PROBLEM DESCRIPTION
Each line of the data should be repeated precisely.

Saved entries
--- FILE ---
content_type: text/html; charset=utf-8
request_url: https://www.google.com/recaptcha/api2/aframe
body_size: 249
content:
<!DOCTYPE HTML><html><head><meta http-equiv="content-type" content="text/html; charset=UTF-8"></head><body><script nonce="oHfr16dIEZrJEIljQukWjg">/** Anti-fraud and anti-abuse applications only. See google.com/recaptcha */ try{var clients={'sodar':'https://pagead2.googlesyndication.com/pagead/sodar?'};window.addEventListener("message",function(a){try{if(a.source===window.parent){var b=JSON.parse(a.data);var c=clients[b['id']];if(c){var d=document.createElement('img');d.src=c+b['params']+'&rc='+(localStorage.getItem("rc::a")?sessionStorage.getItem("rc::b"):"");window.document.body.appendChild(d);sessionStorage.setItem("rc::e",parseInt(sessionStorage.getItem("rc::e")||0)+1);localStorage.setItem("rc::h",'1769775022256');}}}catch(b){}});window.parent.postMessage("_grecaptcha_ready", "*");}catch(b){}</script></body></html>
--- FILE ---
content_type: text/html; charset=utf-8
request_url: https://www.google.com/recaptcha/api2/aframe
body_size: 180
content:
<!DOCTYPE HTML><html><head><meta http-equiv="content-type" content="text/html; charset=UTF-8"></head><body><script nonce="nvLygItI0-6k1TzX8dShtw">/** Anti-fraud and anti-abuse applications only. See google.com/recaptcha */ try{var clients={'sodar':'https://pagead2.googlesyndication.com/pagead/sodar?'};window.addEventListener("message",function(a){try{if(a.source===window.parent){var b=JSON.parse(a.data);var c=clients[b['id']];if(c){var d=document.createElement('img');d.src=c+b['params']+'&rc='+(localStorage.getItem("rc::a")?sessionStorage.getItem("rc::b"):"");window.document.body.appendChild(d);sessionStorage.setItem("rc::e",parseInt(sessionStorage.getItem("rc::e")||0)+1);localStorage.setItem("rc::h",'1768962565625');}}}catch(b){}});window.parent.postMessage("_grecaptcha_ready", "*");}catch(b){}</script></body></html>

ANSWER BELOW
--- FILE ---
content_type: text/html; charset=utf-8
request_url: https://www.google.com/recaptcha/api2/aframe
body_size: 249
content:
<!DOCTYPE HTML><html><head><meta http-equiv="content-type" content="text/html; charset=UTF-8"></head><body><script nonce="oHfr16dIEZrJEIljQukWjg">/** Anti-fraud and anti-abuse applications only. See google.com/recaptcha */ try{var clients={'sodar':'https://pagead2.googlesyndication.com/pagead/sodar?'};window.addEventListener("message",function(a){try{if(a.source===window.parent){var b=JSON.parse(a.data);var c=clients[b['id']];if(c){var d=document.createElement('img');d.src=c+b['params']+'&rc='+(localStorage.getItem("rc::a")?sessionStorage.getItem("rc::b"):"");window.document.body.appendChild(d);sessionStorage.setItem("rc::e",parseInt(sessionStorage.getItem("rc::e")||0)+1);localStorage.setItem("rc::h",'1769775022256');}}}catch(b){}});window.parent.postMessage("_grecaptcha_ready", "*");}catch(b){}</script></body></html>
--- FILE ---
content_type: text/html; charset=utf-8
request_url: https://www.google.com/recaptcha/api2/aframe
body_size: 180
content:
<!DOCTYPE HTML><html><head><meta http-equiv="content-type" content="text/html; charset=UTF-8"></head><body><script nonce="nvLygItI0-6k1TzX8dShtw">/** Anti-fraud and anti-abuse applications only. See google.com/recaptcha */ try{var clients={'sodar':'https://pagead2.googlesyndication.com/pagead/sodar?'};window.addEventListener("message",function(a){try{if(a.source===window.parent){var b=JSON.parse(a.data);var c=clients[b['id']];if(c){var d=document.createElement('img');d.src=c+b['params']+'&rc='+(localStorage.getItem("rc::a")?sessionStorage.getItem("rc::b"):"");window.document.body.appendChild(d);sessionStorage.setItem("rc::e",parseInt(sessionStorage.getItem("rc::e")||0)+1);localStorage.setItem("rc::h",'1768962565625');}}}catch(b){}});window.parent.postMessage("_grecaptcha_ready", "*");}catch(b){}</script></body></html>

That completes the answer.